Permanent TSB expects up to 2,000 troubled home loan holders to avail of a mortgage-to-rent scheme it is working on with a "preferred partner" and set to be launched in the coming months, according to the bank's director of operations, Shane O'Sullivan.
Speaking at an Oireachtas finance committee meeting, Mr O'Sullivan also said that the bank has identified up to 1,000 struggling buy-to-let borrowers to avail of a recently-announced plan to offer to forgive any arrears or shortfalls on a sale of a property if they agree to a voluntary surrender.
So far, the bank has written to 600 of these customers and it expects “a lot” of these to take up the offer.
This week, AIB became the first Irish bank to launch an enhanced mortgage-to-rent scheme following a move by the Government this year to modify a previous plan that had limited take-up in recent years.
The bank is working with the debtors advocate David Hall's Irish Mortgage Holders Organisation (IMHO) and new iCare Housing company.
Under the scheme, AIB will give iCare €100 million to buy properties, which will be rented back to families who forfeit ownership of the homes, and who qualify for social housing, in return for a long-term lease.

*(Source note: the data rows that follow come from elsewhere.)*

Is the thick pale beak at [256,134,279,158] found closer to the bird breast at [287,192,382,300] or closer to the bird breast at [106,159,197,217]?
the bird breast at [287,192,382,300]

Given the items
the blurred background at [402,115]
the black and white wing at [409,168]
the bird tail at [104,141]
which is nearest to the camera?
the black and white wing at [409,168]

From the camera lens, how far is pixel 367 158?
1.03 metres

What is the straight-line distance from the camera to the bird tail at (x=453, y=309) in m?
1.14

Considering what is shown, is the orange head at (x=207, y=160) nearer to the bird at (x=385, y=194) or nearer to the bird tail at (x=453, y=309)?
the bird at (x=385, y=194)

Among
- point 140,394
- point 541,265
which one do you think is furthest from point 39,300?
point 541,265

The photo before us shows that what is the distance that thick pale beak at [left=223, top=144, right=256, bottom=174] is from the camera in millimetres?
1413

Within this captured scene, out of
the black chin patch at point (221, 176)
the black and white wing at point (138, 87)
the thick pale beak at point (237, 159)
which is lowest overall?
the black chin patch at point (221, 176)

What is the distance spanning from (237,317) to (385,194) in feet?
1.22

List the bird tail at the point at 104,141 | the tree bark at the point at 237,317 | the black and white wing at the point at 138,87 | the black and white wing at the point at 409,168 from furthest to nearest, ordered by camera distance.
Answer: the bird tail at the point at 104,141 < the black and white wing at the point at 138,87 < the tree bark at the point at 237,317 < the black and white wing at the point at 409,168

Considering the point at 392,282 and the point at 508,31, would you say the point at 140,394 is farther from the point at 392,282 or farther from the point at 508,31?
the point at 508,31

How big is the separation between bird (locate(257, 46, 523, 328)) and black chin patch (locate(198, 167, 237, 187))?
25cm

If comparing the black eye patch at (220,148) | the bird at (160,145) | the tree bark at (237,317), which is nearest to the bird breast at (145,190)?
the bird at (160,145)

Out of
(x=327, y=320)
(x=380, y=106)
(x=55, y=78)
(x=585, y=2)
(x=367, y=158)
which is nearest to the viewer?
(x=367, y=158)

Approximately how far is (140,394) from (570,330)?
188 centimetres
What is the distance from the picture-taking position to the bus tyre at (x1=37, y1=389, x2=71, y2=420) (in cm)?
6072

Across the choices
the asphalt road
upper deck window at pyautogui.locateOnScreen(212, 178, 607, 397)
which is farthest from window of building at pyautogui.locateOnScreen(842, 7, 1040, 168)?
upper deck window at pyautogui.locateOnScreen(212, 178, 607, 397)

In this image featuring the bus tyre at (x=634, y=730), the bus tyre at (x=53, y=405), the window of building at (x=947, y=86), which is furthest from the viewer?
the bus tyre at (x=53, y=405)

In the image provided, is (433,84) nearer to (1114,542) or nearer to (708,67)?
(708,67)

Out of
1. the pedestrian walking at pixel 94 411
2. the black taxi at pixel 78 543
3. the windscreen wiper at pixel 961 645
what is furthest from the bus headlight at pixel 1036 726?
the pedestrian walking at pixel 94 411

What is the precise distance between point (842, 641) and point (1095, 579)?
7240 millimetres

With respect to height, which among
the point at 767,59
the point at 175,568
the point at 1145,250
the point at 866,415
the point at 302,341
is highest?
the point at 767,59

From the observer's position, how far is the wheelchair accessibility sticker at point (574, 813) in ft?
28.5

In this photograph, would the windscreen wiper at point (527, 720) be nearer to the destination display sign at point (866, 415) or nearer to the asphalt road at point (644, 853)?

Under the plan, the customer’s residual mortgage debt, following the property sale, is fully written off.
Mr O’Sullivan didn’t identify PTSB’s “preferred partner” for the mortgage-to-rent blueprint it is working on.
Meanwhile, PTSB has revealed that its level of overcharged mortgage borrowers on rates that track the European Central Bank has risen.
PTSB was the first Irish bank to identify overcharging in its loan books, when it disclosed in July 2015 that 1,372 customers had been affected as the bank wrongly denied them their contractual rights to an ECB tracker rate, typically after a period on a fixed rate.
Ger Mitchell, a senior PTSB executive who is in charge of the review, said that 98 per cent of these customers have been redressed and compensated, though 247 individuals subsequently lodged appeals against the bank’s remediation plan. Some 67 of customers’ cases were upheld by two independent appeals panels.
Meanwhile, Mr Mitchell said that the bank has identified 579 additional cases of tracker mortgage overcharging, as part of a review which the Central Bank ordered the State’s lenders to carry out in late 2015. That’s up 182 such cases that it had found as of the end of March, according to previous correspondence with the Oireachtas committee, which The Irish Times reported in June.
Mr Mitchell said that PTSB aims to have the additional customers “remediated fully before the end of the year”.